Thread: Ployhedron and Rectangle View Single Post

## Ployhedron and Rectangle

 All polyhedra/polytopes that you make by defining constraints of the form Ax <= b are convex. That's not the only way to define a polyhedron.. I think all you need for a polyhedron is for it to have faces that are polygons. You can glue together all sorts of shapes with polygonal faces cut out of cardboard.
Ok, I see. Now it makes sense.

 It just my preliminary guess at a systematic way of representing the vertices. Its a form of mental filing and sorting. Is it clear that all vertices can be represented that way? For example, in 2D, L = (1,2) , U = (5,7) , U-L = (4,5) vertex (1,2) = (1+ (0)4, 2 + (0)5) vertex (1,7) = (1 +(0)4, 2 + (1)5) vertex (5,2) = (1 + (1)4, 2 + (0)5) vetex (5,7) = (1 + (1)4, 2 + (1) 5)
Ok, I agree on that formulating.

 I say that a polytope is formed by "intersecting" hyperplanes (if we mean only the boundary of the volume, not the interior). The edges are intersections of hyperplanes but we should say more since the intersection of of two hyperplanes is usually a line, not a line segment. An edge is a line segment.
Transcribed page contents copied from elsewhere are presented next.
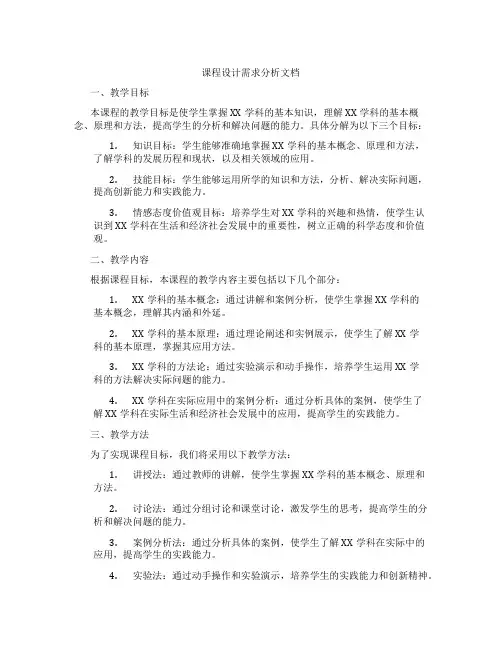 课程设计需求分析文档

一、教学目标

本课程的教学目标是使学生掌握XX学科的基本知识，理解XX学科的基本概念、原理和方法，提高学生的分析和解决问题的能力。具体分解为以下三个目标：

1. 知识目标：学生能够准确地掌握XX学科的基本概念、原理和方法，了解学科的发展历程和现状，以及相关领域的应用。

2. 技能目标：学生能够运用所学的知识和方法，分析、解决实际问题，提高创新能力和实践能力。

3. 情感态度价值观目标：培养学生对XX学科的兴趣和热情，使学生认识到XX学科在生活和经济社会发展中的重要性，树立正确的科学态度和价值观。

二、教学内容

根据课程目标，本课程的教学内容主要包括以下几个部分：

1. XX学科的基本概念：通过讲解和案例分析，使学生掌握XX学科的基本概念，理解其内涵和外延。

2. XX学科的基本原理：通过理论阐述和实例展示，使学生了解XX学科的基本原理，掌握其应用方法。

3. XX学科的方法论：通过实验演示和动手操作，培养学生运用XX学科的方法解决实际问题的能力。

4. XX学科在实际应用中的案例分析：通过分析具体的案例，使学生了解XX学科在实际生活和经济社会发展中的应用，提高学生的实践能力。

三、教学方法

为了实现课程目标，我们将采用以下教学方法：

1. 讲授法：通过教师的讲解，使学生掌握XX学科的基本概念、原理和方法。

2. 讨论法：通过分组讨论和课堂讨论，激发学生的思考，提高学生的分析和解决问题的能力。

3. 案例分析法：通过分析具体的案例，使学生了解XX学科在实际中的应用，提高学生的实践能力。

4. 实验法：通过动手操作和实验演示，培养学生的实践能力和创新精神。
We need some way to describe that.
I have a book in geometry defines a convex polyhedron as following (which means that there are non convex polyhedra as you said):

 A convex polyhedron is a system of finitely many convex polygons, with the property that each side of every polygon is also aside of a second polygon and for every polygon in the system the vertices of the polyhedron that do not lie on the given polygon are all in the same halfspace determined by the plane of the polygon
(I do not understand the underlined part). I think, we can say that each hyperplane is cut by two other hyperplanes to form a polytope. This process makes a polytope intersected polygons, and a polygon is bounded, and its edges are line segments. Am I right on this?